We will try our best to scrape up some info that will hopefully help diagnose
the problem, but since we have already crashed, something is definitely wrong
and this may fail.

key_buffer_size=536870912
read_buffer_size=1048576
max_used_connections=0
max_threads=300
threads_connected=0
It is possible that mysqld could use up to
key_buffer_size + (read_buffer_size + sort_buffer_size)*max_threads = 1448953 K
bytes of memory
Hope that's ok; if not, decrease some variables in the equation.

thd: 0x0
Attempting backtrace. You can use the following information to find out
where mysqld died.
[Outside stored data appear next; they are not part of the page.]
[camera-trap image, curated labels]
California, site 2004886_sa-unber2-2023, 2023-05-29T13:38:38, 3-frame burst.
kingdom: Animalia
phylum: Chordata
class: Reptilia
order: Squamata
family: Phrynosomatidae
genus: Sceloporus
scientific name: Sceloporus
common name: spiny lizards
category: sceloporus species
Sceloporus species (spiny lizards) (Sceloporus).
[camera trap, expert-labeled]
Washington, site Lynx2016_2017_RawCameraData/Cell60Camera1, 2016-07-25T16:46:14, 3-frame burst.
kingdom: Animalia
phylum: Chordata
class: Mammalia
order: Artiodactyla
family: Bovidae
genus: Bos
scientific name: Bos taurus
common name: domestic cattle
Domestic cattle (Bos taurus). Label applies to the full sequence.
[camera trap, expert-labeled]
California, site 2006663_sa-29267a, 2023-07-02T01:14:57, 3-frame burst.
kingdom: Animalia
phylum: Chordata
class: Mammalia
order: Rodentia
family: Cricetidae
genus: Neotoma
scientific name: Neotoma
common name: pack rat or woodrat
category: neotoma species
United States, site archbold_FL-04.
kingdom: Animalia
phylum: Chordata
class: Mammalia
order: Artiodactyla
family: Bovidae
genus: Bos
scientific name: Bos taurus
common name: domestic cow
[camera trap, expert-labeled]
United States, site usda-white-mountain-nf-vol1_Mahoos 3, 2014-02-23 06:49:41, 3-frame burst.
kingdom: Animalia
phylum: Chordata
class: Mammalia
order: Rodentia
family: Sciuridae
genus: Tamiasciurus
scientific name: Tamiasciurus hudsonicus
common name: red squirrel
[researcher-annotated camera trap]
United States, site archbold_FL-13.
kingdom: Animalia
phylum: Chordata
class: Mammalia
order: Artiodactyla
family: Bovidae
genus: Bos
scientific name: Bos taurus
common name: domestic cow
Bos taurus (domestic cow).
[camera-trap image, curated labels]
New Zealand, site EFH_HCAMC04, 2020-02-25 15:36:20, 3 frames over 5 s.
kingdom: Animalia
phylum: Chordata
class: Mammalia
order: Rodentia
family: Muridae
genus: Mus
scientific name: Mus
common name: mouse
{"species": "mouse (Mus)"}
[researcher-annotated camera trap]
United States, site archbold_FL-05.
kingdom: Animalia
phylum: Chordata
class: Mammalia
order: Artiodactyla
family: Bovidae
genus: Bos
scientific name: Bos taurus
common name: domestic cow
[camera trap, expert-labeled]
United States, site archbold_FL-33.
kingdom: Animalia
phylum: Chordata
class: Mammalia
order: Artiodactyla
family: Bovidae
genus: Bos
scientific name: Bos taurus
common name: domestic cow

If you see no messages after this, something went
terribly wrong...
stack_bottom = (nil) thread_stack 0x40000
/usr/sbin/mysqld(my_print_stacktrace+0x33)[0x909be3]
/usr/sbin/mysqld(handle_segfault+0x322)[0x616932]
/lib64/libpthread.so.0[0x3ebfc0e4c0]
/usr/sbin/mysqld[0x79aea9]
/usr/sbin/mysqld[0x6eff4e]
/usr/sbin/mysqld(_Z26ha_binlog_index_purge_fileP3THDPKc+0x1c)[0x6f1d2c]
/usr/sbin/mysqld(_ZN13MYSQL_BIN_LOG10purge_logsEPKcbbbPy+0x3cc)[0x6ae20c]
/usr/sbin/mysqld(_ZN13MYSQL_BIN_LOG22purge_logs_before_dateEl+0x18b)[0x6ae7ab]
/usr/sbin/mysqld[0x618cbd]
/usr/sbin/mysqld(main+0x6ea)[0x61b12a]
/lib64/libc.so.6(__libc_start_main+0xf4)[0x3ebf01d974]
/usr/sbin/mysqld[0x565c19]
The manual page at http://dev.mysql.com/doc/mysql/en/crashing.html contains
information that should help you find out what is causing the crash.
091009 15:18:03 mysqld_safe mysqld from pid file /var/lib/mysql/data/15000dmys02.pid ended

The original hang is caused by bug #49536.  This will be fixed in 7.0.10.

Matthew,

could you please try version 7.0.10 to see if it solved the problem.

No feedback was provided for this bug for over a month, so it is
being suspended automatically. If you are able to provide the
information that was originally requested, please do so and change
the status of the bug back to "Open".